As he spoke, Urith retreated through the gateway into the court, and Anthony, vehement in his purpose, followed her.
They were as much alone and unobserved in the little court as in the lane, for only the hall windows and those of an unused parlour looked into it. But Anthony raised his voice in his warmth of feeling. "Urith," said he, "I am not accustomed to take a No, and what I am not accustomed to I will not take."
"No!" she answered, and looked up, with a kindling of her eye. "And what I say, to that I am accustomed to hold; and what I am accustomed to hold, that hold I will. I say No." She set her foot down.
"And I will not take it. I throw it back. Why, look you, you have said Yes. We are pledged to each other. You and I on The Cleave. There I have you, Urith. You passed your word to me, and I will not release you."
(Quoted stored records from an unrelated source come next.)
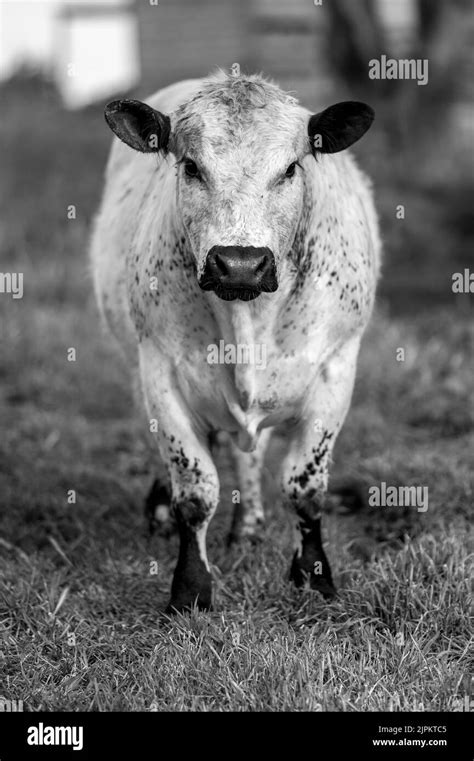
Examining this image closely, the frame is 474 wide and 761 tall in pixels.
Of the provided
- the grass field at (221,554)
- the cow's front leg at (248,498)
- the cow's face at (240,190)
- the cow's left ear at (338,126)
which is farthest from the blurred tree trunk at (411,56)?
the cow's face at (240,190)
She looked on the paved ground of the court, with grasssprouting between the cobble-stones, and played with her foot on the pebbles. Her brows were contracted, and her lips tight closed. Presently she looked up at him steadily, and said—
"It is for the good of both that I withdraw that word, stolen from me before I had weighed and appraised its worth. I will not be the cause of strife between you and your father, and I dare not go against the last words of my mother. Do you know what she said? She prayed that you might be struck dead on the hearth should you dare enter our doors again."
"Very well," said Anthony, "let us see what her prayer avails. Stand aside, Urith."
He thrust her away and walked forward to the entrance of the house, then he turned and looked at her and laughed. The sun shone on the porch, but it was dark within. He put out his hands and held to the stone-jambs, and looking at Urith with the dazzling evening sun in his eyes, he said—
"See now! I defy her. I go through!" and walking backwards, with arms outspread, he passed in through the porch, then in at the second doorway.
Urith had remained rooted to one spot, in astonishment and terror. Now she flew after him, and found him standing in the hall on the hearthstone, his head above the dark oak mantel, laughing, and with his legs wide apart, and his hands in his belt.
"See, Urith!" he jeered, "the prayers are of no avail. Prayers bring blessings, not curses. Here am I on the hearthstone, alive and well. Now—will you fear an idle threat?"
He laughed aloud, and broke out into a snatch of song.